Il nous restera la liberté de… rater !

Il y a 20 ans, quand nous étions las de sentir contre nos tempes le battement des jours qui se ressemblent et des nuits qui ne veulent plus recommencer, nous pouvions déborder, dévier urgemment du tout tracé de la route. Nous pouvions quitter la fixité d’une adresse ou d’un amour, miser sur le dépouillement et le vide, partir se laver les yeux sous des pluies chaudes. S’exiler en solitude.

Dans nos sociétés ultraconnectées, il est bien sûr encore possible de s’enfuir, de s’arracher aux visions quotidiennes, de se déconnecter comme de se perdre à tous les vents d’autan. Mais, sauf à se cacher derrière l’écorce de forêts profondes, la 4G derrière les yeux, l’ailleurs d’aujourd’hui ressemble de plus en plus à l’ici. Si les téléphones intelligents ont permis des progrès considérables (outre l’avantage de converser depuis une cuvette de toilettes), ils ont aussi rogné le temps, abrégé les distances, borné l’imaginaire.
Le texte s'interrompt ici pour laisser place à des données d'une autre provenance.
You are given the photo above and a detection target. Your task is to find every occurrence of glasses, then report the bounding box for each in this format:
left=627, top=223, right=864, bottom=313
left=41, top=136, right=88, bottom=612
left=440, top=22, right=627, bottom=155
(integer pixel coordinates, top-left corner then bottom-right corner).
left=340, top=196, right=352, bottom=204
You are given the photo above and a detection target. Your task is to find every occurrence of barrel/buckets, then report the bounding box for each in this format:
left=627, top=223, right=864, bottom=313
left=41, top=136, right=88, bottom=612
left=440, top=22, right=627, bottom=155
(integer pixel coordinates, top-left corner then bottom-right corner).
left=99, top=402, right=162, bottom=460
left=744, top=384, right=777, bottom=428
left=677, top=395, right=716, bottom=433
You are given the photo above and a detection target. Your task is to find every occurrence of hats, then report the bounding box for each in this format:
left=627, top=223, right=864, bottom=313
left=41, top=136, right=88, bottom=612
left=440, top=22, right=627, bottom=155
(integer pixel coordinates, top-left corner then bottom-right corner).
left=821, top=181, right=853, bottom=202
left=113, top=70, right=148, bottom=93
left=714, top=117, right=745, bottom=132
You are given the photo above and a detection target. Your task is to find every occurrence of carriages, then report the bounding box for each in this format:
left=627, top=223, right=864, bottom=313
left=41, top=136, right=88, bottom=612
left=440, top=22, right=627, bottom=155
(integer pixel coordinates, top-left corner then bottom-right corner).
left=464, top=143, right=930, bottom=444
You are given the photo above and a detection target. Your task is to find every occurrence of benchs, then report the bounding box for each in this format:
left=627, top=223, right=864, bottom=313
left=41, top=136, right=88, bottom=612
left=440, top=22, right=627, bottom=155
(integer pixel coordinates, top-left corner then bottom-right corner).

Le ciel paraît beaucoup moins grand, puisqu’est désormais rendu accessible l’horizon jadis inatteignable. On assiste en direct au dîner d’un ami singapourien, et même les aventuriers ne partent plus sans caméra, devant laquelle ils expliquent en live et avec pédagogie comment faire du feu dans la steppe sibérienne (sans se faire dévorer par un dragon asiatique). On abandonne la poésie et le mystère au passé. Et on se presse à exposer en images, la vie et ses modes d’emploi. Et au bout de quinze tutoriaux, je ne sais toujours pas faire un feu.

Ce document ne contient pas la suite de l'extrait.